Communities, emergency services and health services across Queensland need to be adequately resourced to cope with increasing bushfire risk.

  • Bushfires in Queensland over the years have caused numerous deaths and losses of property and infrastructure, and have negatively affected agricultural and forestry production, and ecosystems.
  • The average annual economic cost of bushfires in Australia is $1.1 billion per year (Deloitte 2017).
  • Inhalation of smoke and gases from bushfires can affect human health, especially in the elderly, young or those with heart or respiratory conditions.
  • Increasing severity, intensity and frequency of fires, coupled with increasing length of bushfire seasons throughout Australia, is straining Queensland’s existing resources and capacity for fighting and managing fires.
  • During the current fires other states and territories have sent firefighters, fire trucks and aircraft to Queensland to assist. Queensland’s bushfire season usually does not extend this long, and fortuitously, NSW and the ACT, which normally would be experiencing heightened bushfire threats now, have experienced some rain allowing them to release resources.
  • Overlapping fire seasons will increasingly restrict the ability of states and territories, and of other countries such as the USA, Canada and New Zealand, to send firefighting assistance. This will drive increased costs for state and territory governments, or alternatively, increased losses.

Stronger climate change action is needed to reduce bushfire risk.

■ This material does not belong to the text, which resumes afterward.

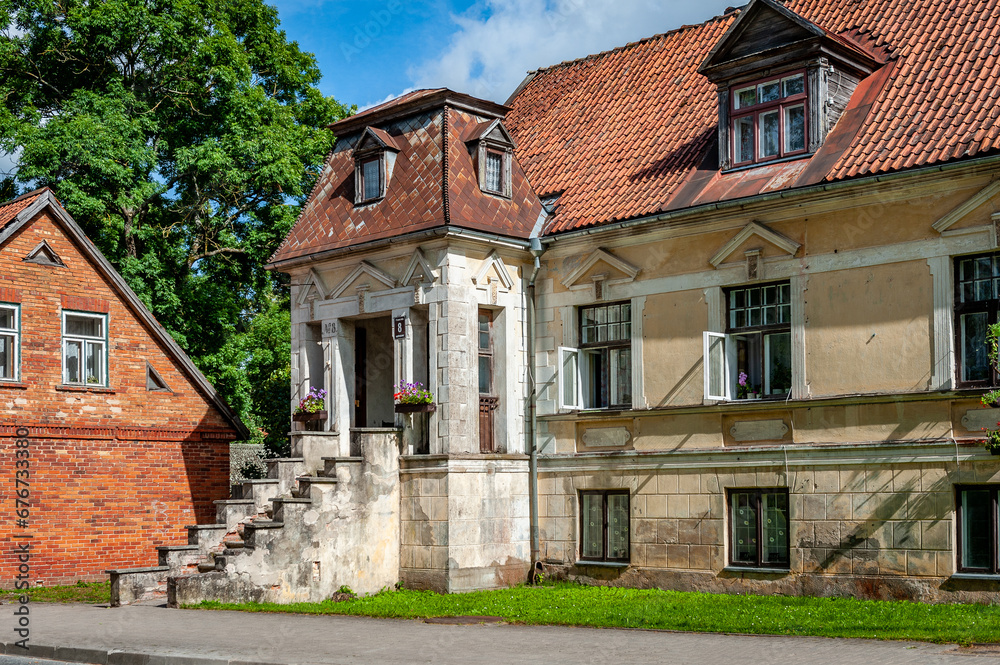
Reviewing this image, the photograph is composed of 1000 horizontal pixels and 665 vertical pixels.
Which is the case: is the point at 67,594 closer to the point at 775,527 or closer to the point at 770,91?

  • Australia must reduce its greenhouse gas pollution rapidly and deeply to reduce the risk of exposure to extreme events, including bushfires. Burning fossil fuels, like coal, oil and gas, must be phased out.

  • So-called ‘clean coal’ or any new fossil fuel projects, such as Adani’s Carmichael mine, are not compatible with effectively tackling climate change.

  • We have the solutions at our disposal to tackle climate change, we need to accelerate the transition to renewables and storage technologies, and non-polluting transport, infrastructure, and food production.